Malaysia Pacific Corp Bhd (MPCorp) has until Dec 31 this year to submit a regularisation plan to Bursa Malaysia, failing which its shares will be suspended and delisted.

Considering that MPCorp’s shares were last traded at nine sen — below its net asset value per share of 19 sen as at June 30 — the market seems to have written off the company, although it owns Wisma MPL, which is located in a prime area of Kuala Lumpur. While there are issues with the strata title, the building is being sold for RM189 million. This compares with MPCorp’s market capitalisation of RM25.9 million.

Recall that MPCorp fell into Practice Note 17 (PN17) category on Dec 1, 2014, which means that the management and board have not been able to turn the company around in the last five years.

Since 2011, MPCorp has not been able to make any profit except in FY2013, but that was from a revaluation surplus of investment properties, among others. In FY2019, net loss came up to RM81.07 million on revenue of RM14.63 million.

Still, MPCorp paid out RM2.46 million collectively to its vice-chairman and executive director Kong Yuk Chu and her children, CEO and executive director Charles Ch’ng Soon Sen and executive director Ch’ng Se Hua.
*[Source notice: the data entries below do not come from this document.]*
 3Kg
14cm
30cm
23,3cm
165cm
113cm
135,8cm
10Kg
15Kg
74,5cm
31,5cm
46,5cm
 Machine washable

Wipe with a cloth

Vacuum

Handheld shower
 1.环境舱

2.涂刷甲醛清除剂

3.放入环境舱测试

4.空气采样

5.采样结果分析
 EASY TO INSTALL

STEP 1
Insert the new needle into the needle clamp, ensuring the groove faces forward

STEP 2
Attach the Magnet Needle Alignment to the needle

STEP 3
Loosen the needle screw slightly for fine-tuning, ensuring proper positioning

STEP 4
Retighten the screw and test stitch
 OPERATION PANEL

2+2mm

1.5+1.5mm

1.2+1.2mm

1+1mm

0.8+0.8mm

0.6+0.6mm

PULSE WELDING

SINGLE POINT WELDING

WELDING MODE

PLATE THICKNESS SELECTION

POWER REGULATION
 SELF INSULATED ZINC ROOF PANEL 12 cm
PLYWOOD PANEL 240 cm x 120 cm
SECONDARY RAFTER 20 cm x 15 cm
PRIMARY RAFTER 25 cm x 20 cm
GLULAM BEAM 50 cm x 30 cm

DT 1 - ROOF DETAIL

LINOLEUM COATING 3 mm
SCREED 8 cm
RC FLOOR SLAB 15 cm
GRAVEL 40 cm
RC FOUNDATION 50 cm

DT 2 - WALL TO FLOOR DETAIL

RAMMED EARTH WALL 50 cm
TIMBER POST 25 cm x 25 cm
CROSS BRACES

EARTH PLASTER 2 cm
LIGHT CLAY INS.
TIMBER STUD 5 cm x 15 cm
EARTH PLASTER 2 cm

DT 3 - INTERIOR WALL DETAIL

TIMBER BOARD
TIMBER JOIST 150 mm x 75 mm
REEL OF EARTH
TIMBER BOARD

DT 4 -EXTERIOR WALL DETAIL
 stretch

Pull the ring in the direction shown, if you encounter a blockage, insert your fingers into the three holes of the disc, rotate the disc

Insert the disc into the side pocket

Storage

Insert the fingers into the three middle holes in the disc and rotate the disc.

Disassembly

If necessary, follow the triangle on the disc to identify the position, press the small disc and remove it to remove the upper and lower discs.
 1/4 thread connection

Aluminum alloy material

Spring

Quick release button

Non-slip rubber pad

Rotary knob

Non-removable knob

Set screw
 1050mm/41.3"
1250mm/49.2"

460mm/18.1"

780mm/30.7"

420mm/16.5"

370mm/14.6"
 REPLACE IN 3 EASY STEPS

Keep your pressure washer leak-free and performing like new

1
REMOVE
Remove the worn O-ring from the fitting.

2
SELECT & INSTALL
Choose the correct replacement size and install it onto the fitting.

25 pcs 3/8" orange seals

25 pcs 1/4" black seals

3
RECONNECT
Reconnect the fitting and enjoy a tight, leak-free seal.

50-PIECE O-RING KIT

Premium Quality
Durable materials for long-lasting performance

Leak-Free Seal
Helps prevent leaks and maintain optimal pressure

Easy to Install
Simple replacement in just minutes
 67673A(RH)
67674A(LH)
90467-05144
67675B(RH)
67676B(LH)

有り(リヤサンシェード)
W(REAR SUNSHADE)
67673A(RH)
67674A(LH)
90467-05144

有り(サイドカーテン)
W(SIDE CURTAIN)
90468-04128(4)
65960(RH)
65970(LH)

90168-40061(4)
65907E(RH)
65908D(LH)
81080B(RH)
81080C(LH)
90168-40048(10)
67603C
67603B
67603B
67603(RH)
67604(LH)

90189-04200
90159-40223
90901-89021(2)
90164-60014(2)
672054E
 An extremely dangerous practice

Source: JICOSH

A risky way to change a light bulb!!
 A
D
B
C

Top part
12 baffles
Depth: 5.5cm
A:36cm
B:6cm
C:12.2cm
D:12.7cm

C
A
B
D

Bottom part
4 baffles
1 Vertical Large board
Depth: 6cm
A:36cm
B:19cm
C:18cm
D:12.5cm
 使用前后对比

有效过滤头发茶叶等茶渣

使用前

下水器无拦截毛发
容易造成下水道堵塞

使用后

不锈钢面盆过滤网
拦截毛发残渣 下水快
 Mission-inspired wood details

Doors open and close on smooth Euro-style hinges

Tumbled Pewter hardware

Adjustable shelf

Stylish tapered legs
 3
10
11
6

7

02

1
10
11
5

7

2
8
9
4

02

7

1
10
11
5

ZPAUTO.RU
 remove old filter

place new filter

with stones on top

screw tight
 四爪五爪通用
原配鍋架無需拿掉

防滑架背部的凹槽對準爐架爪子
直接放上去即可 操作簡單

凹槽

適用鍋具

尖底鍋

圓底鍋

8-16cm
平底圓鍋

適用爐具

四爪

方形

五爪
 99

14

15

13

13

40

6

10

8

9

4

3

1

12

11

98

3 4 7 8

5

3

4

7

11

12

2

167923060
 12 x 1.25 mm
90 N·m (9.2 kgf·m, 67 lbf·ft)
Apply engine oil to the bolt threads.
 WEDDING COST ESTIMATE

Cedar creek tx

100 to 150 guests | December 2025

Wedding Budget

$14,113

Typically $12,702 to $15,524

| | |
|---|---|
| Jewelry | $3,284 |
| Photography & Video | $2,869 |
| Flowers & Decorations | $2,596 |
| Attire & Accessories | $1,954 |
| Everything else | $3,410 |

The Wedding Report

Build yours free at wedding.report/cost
Note that Kong and her husband Datuk Bill Ch’ng Poh @ Ch’ng Chong Poh control 51.36% equity interest in MPCorp via Top Lander Offshore Inc.

Back-of-the-envelope calculations indicate that the Ch’ngs have been paid at least RM11.45 million by MPCorp since FY2015. Couldn’t some of the money have been used to appoint a professional manager to turn the company’s fortunes around?

Looking at the bleak situation, is there hope for MPCorp’s minorities?